L'UNEF était le syndicat unique des étudiants, très puissant (100 000 adhérents pour 200 000 étudiants), mais au début de la guerre d'Algérie très divisé entre extrême droite (Le Pen sévissait toujours au Quartier latin), droite dite ‘‘apolitique'' et gauche foncièrement anticolonialiste, minoritaire jusqu'en 1956, puis freinée par la faiblesse de sa majorité jusqu'en 1959 et sa volonté de maintenir l'unité du syndicat». La guerre d'Algérie était le sujet le plus chaud discuté dans les campus. L'UNEF ne pouvait se contenter du rôle peu glorieux de simple spectatrice.
«Les premiers engagements de l'UNEF sont essentiellement d'ordre moral, contre la torture, les exactions contre les universitaires libéraux, les arrestations d'étudiants algériens, mais aussi politiques, comme la condamnation du putsch de mai 1958 et de la dégradation des libertés publiques. Cet engagement va se politiser au fur et à mesure que la condamnation des crimes commis par la France en Algérie faisait apparaître l'urgence d'exiger une solution politique. Dans cette évolution, la question des relations avec l'Ugema va jouer un rôle déterminant lors de son congrès constitutif à Paris en juillet 1955, Robert Chapuis, VP de l'UNEF, minoritaire de gauche, salue sa création.
Le choix de l'Ugema, mettant en avant le M de musulman, contre celui de l'Ugema, n'avait pas entraîné de réaction de notre part (c'était le choix librement débattu des étudiants algériens), mais seulement nourri l'opposition aux relations avec l'Ugema de la tendance conservatrice de l'UNEF. Après des péripéties de dialogue puis de rupture entre les deux organisations, en décembre 1956, l'Ugema met en demeure l'UNEF de prendre une position claire sur la nature coloniale de la guerre puis rompt les relations.
Cette rupture a beaucoup affecté tous les militants anticolonialistes de l'UNEF, dont j'étais conscient que nous ne pouvions avancer dans l'engagement contre la politique française de guerre au peuple algérien sans un dialogue avec l'organisation algérienne, solidaire du FLN. En même temps, l'UNEF, qui venait, à une faible majorité, de passer à gauche ne pouvait aller, à ce moment, aussi loin que l'Ugema le demandait, sauf à précipiter une scission massive qui aurait handicapé longtemps le mouvement syndical étudiant et réduit fortement l'impact de ses prises de position». Ayant les coudées plus franches lorsqu'il prit les rênes de l'UNEF, Dominique multiplia les initiatives.
Etudiant engagé
«Président national de l'UNEF en 1961/1962, j'ai poursuivi dans la même voie, à la fois par le dialogue avec l'Ugema (communiqué de juin 1961 défendant la position algérienne sur le Sahara), et par l'organisation avec les autres syndicats ouvriers enseignants des manifestations populaires contre le putsch des généraux, d'avril 1961, pour l'accélération et l'aboutissement des négociations avec le GPRA et contre l'OAS (manifestations de décembre 1961, février 1962). Evidemment l'OAS a cherché à nous le faire payer, en plastiquant deux fois le siège de l'UNEF durant l'hiver 1961/1962, mais sans conséquences autres que matérielles.

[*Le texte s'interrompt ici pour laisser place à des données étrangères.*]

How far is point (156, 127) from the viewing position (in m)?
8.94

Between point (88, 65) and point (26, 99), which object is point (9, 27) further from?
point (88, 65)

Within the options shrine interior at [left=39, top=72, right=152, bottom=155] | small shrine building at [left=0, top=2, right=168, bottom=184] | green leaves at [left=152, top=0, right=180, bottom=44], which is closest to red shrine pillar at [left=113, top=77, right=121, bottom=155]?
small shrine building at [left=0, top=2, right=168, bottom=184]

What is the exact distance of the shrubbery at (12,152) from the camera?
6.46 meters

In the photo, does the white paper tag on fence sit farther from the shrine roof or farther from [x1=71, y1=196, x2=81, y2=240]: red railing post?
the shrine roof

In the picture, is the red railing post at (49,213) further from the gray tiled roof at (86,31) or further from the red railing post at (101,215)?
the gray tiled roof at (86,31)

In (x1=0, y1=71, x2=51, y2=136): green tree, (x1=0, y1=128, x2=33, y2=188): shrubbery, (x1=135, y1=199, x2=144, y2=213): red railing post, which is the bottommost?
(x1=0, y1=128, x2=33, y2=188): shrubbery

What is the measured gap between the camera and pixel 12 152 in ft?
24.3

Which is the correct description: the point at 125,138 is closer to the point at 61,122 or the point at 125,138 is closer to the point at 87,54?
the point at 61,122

Je dois dire que, pour moi, toutes ces années de lutte, d'abord minoritaires puis mobilisant la majorité des étudiants, alors même que la gauche institutionnelle française restait d'une excessive prudence, ont été une période extraordinaire par son intensité, par l'engagement permanent, constamment collectif, partagé avec des dizaines de milliers d'étudiants français, par la certitude d'être dans la ligne juste». Que fait Dominique actuellement ? Il s'est retiré à la campagne où il continue d'œuvrer pour la bonne cause où il a fondé en 2003 un festival des cinémas d'Afrique.
«A ma retraite, j'ai quitté Paris et me suis entièrement installé à Apt, petite ville de 12 000 habitants à 100 km de Marseille, où après en avoir parlé à l'exploitante du cinéma (3 salles très actives) et à des associations, j'ai fondé en 2003 un festival des cinémas d'Afrique. Ce choix de l'Afrique est évidemment politique, mais aussi cinématographique. J'avais été, de 1989 à 1995, directeur général du CNC (Centre national de la cinématographie) et j'y avais tissé des relations de travail et d'amitié avec les cinéastes d'Afrique.

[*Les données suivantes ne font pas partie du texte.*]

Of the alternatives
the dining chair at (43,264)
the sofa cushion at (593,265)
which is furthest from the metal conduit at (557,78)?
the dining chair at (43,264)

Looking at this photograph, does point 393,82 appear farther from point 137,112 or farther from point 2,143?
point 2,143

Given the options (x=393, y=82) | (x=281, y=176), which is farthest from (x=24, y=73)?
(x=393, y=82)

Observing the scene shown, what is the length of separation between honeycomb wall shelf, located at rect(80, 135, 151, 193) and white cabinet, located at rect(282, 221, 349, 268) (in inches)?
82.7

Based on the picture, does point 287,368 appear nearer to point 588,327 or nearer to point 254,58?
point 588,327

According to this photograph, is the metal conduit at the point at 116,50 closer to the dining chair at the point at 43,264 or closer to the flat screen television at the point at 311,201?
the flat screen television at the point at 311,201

Depuis le festival a bien grandi, il dure 7 jours, présente une quarantaine de films de toute l'Afrique, du nord au sud, accueille près de 6000 spectateurs, fait un gros travail avec les scolaires. Chaque année, 15 à 20 cinéastes viennent présenter leur film. A titre d'exemple, pour la seule Algérie, en 12 éditions, ce sont 31 cinéastes algériens, des plus connus aux plus jeunes, qui ont été invités, certains plusieurs fois, et dont la plupart sont venus à Apt. Ma plus grande fierté a été, il y a quatre ans, de passer le relais à une nouvelle présidente et une directrice, qui font un travail extraordinaire».
Il passe la main
Que lui inspire le monde politique actuel, avec sa globalisation, son néolibéralisme débridé et la posture peu enviable des damnées de la terre. «La période ne laisse pas place à beaucoup d'optimisme. Nous épuisons la terre, provoquons un risque climatique majeur. Les grands groupes financiers internationaux abusent de leur pouvoir au détriment des citoyens du monde et des Etats et provoquent des crises gravissimes.
Les plus riches s'enrichissent et les plus pauvres s'appauvrissent, au moins relativement et souvent dans l'absolu. L'Europe à laquelle j'ai cru est de plus en plus impuissante et désemparée. Israël continue d'étendre la colonisation en Palestine. Un terrorisme islamiste assoiffé de sang et de pouvoir pervertit l'islam et menace tout le monde musulman, plus encore que l'Occident... Je suis incapable de dire comment nous tous qui croyons à la justice, à la liberté, à l'égalité des peuples, des hommes et des femmes, et pour moi à la laïcité, allons pouvoir redresser la situation».
La manifestation encore plus prononcée de l'islamophobie après l'affaire Charlie irrite les musulmans encore davantage choqués par l'amalgame fait à l'islam. «Après les attentats contre Charlie et le magasin casher, j'ai tout de suite pensé à tous les musulmans de France et au risque qu'ils soient encore plus marginalisés, rejetés. Ce risque existe toujours, mais je pense que le peuple français fait majoritairement la différence entre le terrorisme islamiste et l'islam. Il faut absolument développer le dialogue pour faire prévaloir une laïcité, qui est au cœur de la société et de la démocratie françaises, qui, par définition, respecte toutes les croyances religieuses ou agnostiques.»